Of course, the world, the flesh and the devil continue to be at work to destroy this order in creation, in marriage, and in the Church. The Church endures attacks from within and without, the institution of marriage struggles for acceptance, and creation groans, eagerly awaiting redemption. (Romans 8:19-22) It is noteworthy that most of the false ideologies of the twentieth century, from communism to consumerism, have resulted in a simultaneous attack on the priesthood and religious life, on the family, and on creation. This drama of history will continue until the end of time, with the spousal love and order of the kingdom of God on the one side and the envy and chaos of the devil on the other until Christ comes again the take the Church fully into heaven as His Bride, fulfills all marriages in the great heavenly wedding feast, and through this glorious, everlasting wedding establishes the "new heavens and the new earth." (2 Peter 3:13; Revelations 21:1-2)

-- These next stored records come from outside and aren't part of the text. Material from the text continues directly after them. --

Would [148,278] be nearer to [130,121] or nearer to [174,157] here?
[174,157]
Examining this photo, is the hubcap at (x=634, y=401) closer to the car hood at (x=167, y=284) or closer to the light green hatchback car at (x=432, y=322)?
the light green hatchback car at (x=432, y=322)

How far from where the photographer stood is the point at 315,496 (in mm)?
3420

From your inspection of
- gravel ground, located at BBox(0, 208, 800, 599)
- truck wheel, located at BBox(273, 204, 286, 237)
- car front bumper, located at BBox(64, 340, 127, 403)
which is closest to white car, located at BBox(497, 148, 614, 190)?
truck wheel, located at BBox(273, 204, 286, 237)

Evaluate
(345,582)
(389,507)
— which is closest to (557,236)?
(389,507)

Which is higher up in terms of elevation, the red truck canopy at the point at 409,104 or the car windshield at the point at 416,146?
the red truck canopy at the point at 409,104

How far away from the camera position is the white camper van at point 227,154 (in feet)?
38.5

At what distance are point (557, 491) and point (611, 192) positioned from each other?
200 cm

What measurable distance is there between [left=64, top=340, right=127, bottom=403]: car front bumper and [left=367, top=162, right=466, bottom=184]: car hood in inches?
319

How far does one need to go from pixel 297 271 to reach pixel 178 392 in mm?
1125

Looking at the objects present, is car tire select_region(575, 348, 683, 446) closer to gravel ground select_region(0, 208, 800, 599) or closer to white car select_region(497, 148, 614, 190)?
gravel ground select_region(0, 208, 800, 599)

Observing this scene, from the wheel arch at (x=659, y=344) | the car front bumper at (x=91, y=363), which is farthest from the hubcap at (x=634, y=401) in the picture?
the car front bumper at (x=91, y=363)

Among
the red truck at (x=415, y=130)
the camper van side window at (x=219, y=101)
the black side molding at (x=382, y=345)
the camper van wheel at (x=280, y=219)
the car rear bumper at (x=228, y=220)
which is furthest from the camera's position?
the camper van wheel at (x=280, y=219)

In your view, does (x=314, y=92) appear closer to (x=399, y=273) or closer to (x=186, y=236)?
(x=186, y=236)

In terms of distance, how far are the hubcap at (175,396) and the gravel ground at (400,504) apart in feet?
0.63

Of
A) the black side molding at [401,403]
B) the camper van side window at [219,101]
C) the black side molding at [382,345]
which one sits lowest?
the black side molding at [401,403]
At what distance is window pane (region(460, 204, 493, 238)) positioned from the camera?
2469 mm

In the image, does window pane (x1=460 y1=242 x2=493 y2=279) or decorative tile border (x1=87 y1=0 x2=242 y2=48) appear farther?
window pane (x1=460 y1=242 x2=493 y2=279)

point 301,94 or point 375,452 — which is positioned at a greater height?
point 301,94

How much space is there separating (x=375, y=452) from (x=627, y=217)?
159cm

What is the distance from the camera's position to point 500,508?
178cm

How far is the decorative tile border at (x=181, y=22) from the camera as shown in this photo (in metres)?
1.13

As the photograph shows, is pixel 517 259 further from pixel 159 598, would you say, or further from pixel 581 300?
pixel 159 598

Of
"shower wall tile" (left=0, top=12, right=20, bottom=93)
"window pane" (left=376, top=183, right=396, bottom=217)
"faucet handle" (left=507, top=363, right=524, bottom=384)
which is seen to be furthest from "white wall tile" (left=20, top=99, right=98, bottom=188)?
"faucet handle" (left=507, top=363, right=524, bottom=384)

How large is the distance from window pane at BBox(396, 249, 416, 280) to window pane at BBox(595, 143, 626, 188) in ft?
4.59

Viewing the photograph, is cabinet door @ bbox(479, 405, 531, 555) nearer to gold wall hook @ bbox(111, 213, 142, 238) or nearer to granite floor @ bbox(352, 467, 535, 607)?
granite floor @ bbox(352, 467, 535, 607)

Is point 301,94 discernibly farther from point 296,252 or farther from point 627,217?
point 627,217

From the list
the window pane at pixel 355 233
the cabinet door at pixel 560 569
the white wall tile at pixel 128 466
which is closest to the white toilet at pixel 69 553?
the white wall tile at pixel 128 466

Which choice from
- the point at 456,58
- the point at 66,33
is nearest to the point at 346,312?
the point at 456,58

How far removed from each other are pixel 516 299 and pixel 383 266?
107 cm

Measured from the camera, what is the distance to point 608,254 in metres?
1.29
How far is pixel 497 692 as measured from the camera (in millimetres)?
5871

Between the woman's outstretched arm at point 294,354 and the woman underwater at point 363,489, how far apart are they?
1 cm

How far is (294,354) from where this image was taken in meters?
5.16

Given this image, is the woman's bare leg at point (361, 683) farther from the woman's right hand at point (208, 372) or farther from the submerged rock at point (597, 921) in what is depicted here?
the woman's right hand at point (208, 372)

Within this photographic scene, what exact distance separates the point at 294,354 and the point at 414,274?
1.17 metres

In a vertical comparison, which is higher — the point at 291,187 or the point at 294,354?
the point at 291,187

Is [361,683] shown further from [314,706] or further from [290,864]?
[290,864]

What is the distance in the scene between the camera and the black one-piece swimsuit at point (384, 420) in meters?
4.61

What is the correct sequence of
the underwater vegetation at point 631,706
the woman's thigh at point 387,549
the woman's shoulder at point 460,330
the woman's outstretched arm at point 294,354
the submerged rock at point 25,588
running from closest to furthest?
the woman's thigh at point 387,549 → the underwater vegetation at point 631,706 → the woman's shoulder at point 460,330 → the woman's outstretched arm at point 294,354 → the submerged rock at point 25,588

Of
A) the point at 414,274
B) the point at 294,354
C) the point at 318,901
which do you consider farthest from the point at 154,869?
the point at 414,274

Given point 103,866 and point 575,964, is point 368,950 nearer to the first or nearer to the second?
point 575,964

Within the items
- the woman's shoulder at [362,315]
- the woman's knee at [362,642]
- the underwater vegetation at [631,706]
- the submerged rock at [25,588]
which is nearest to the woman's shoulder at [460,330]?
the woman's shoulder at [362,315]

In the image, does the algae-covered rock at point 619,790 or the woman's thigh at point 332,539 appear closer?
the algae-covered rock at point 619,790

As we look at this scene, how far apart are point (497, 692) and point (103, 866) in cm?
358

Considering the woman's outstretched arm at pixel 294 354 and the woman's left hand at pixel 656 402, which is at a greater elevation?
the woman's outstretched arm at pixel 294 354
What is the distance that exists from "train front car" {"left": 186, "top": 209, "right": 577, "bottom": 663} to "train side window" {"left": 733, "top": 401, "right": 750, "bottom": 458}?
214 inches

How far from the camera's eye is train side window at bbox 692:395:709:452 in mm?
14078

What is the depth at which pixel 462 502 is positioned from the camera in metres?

The fact that all marriages will be fulfilled in the one great marriage at the end of earthly time does not make them less important, but more so. For how a person lives out spousal love on earth, whether directly in marriage, or spiritually in another vocation, crucially affects how and whether he will be able to participate in this final wedding feast. If a person has rejected spousal love on earth, he has not prepared himself to enjoy the final reality. By contrast, all of those who have lived out spousal love in their vocations will find their life on earth to have been a preparation for the great love that will fulfill this earth and be the setting for the new heavens and new earth. Therefore, "Blessed are the pure of heart, for they will see God." (Matthew 5:8.)